● **SET EXERCISE**: Can you continue the forum thread about extracting Google Docs text through the Grammarly extension's source code, starting after its last post?
++++ SOURCE
Grammarly using Canvas

grammarly-canvas

Grammarly using DOM

grammarly-dom

gzomer avatar Feb 19 '22 16:02 gzomer

I have just downloaded the source code from the Grammarly extension and I found some interesting stuff there. For instance, there is getText function https://gist.github.com/gzomer/2b809174ce380fced61040005a9a9576#file-grammarly-gdocscanvasinjectedcs-js-L1060

They have a file named Grammarly-gDocsInjectedCs.js which seems to be for the DOM version. But now they have a new file named Grammarly-gDocsCanvasInjectedCs.js (see link above).

I have used this extension to get Grammarly source code https://chrome.google.com/webstore/detail/chrome-extension-source-v/jifpbeccnghkjeaalbbjmodiffmgedin?hl=en

gzomer avatar Feb 19 '22 17:02 gzomer

@gzomer this is interesting, did you happen to get it to work of the grammarly extension?

RobertJGabriel avatar Feb 20 '22 15:02 RobertJGabriel

That code is a bit complicated but if we can put a breakpoint in that getText function it will be clear

ken107 avatar Feb 20 '22 16:02 ken107

I was able to partially get the full text. On the onRender function here you can just call n.getText({}) and it will return the full text. You can also get a full document structure by inspecting the variable o.

However, there is one downside. I couldn't make it work without Grammarly extension enabled. There is a sort of a connection between docs and Grammarly const t = document.documentElement.dataset.grGdcConnId || (document.documentElement.dataset.grGdcConnId which seems to happen in another file, but I could understand how does it work.

So it seems to be possible, we just need to figure out how.

I have pushed the whole source code here: https://github.com/gzomer/grammarly-extension

So far the ones that seem to be relevant are: https://github.com/gzomer/grammarly-extension/blob/main/src/js/Grammarly-gDocsEarlyInjectedCs.js https://github.com/gzomer/grammarly-extension/blob/main/src/js/Grammarly-gDocsCanvasInjectedCs.js https://github.com/gzomer/grammarly-extension/blob/main/src/js/Grammarly-gDocs.js image

gzomer avatar Feb 20 '22 19:02 gzomer

@Omegastick I use Chrome DevTools to put a breakpoint in that content script function ce(e). That function recursively searches the properties of e to look for the document's text. The question then is where e comes from.
++++++++
++++ LISTED ENTRIES
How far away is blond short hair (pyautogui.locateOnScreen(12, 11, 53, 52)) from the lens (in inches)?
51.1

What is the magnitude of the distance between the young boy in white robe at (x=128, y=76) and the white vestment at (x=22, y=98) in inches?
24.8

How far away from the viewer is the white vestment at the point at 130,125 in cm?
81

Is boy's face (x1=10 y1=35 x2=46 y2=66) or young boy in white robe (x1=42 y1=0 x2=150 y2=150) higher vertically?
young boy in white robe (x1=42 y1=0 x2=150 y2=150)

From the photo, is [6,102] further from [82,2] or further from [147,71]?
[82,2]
++++++++
++++ LISTED ENTRIES
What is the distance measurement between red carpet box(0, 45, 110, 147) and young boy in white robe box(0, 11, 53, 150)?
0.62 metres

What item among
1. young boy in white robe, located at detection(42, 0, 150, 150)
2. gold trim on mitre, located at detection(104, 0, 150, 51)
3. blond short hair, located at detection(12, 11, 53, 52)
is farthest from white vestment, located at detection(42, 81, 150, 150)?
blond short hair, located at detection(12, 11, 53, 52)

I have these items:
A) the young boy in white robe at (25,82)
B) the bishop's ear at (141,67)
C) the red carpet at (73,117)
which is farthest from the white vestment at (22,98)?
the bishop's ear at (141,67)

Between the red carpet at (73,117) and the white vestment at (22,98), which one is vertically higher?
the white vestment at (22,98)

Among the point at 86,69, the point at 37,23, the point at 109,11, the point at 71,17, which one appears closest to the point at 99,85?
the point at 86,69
++++++++
● **THE REPLY**:
It turns out e is the global variable window.KX_kixApp. If you open Google Docs and press F12, then type into the console window.KX_kixApp you will see that variable.

That variable isn't accessible from the content script's context. I'm not sure how they are able to access it from their content script. The only way I know how to do something like that is by adding a script tag that will execute in the page's JavaScript context, JSON.stringify that variable and pass it to the content script via postMessage. But maybe they're doing some other way.

Edit: ah, got it. The bulk of their scripts executes in the page's JS context. The content script is Grammarly-gDocsEarlyInjector.js, which creates the script tag to inject their scripts into the page's context. I'll see if I can make a proof of concept.

Edit: and the statement on line 943 is how they search for the text. le(n, ((e,t)=>t && "" === t.toString().charAt(0)), 5) means look for string properties up to 5 levels of depth that begins with that special unicode character.

ken107 avatar Feb 22 '22 08:02 ken107

This function is self-contained:

function le(e, t, n, o=Object.getOwnPropertyNames(e)) {
        const r = new Set
          , i = [];
        let s = 0;
        const a = (o,l,c,u=0)=>{
            if (s++,
            "prototype" === o || l instanceof Window)
                return;
            if (u > n)
                return;
            const d = [...c, o];
            try {
                if (t(o, l))
                    return void i.push({
                        path: d,
                        value: l
                    })
            } catch (e) {}
            var g;
            if (null != l && !r.has(l))
                if (r.add(l),
                Array.isArray(l))
                    l.forEach(((e,t)=>{
                        try {
                            a(t.toString(), e, d, u + 1)
                        } catch (e) {}
                    }
                    ));
                else if (l instanceof Object) {
                    ((g = l) && null !== g && 1 === g.nodeType && "string" == typeof g.nodeName ? Object.getOwnPropertyNames(e).filter((e=>!J.has(e))) : Object.getOwnPropertyNames(l)).forEach((e=>{
                        try {
                            a(e, l[e], d, u + 1)
                        } catch (e) {}
                    }
                    ))
                }
        }
        ;
        return o.forEach((t=>{
            try {
                a(t, e[t], [])
            } catch (e) {}
        }
        )),
        {
            results: i,
            iterations: s
        }
    }

Calling it like this will return the text of the document:

le(window.KX_kixApp, ((e,t)=>t && "\x03" === t.toString().charAt(0)), 5)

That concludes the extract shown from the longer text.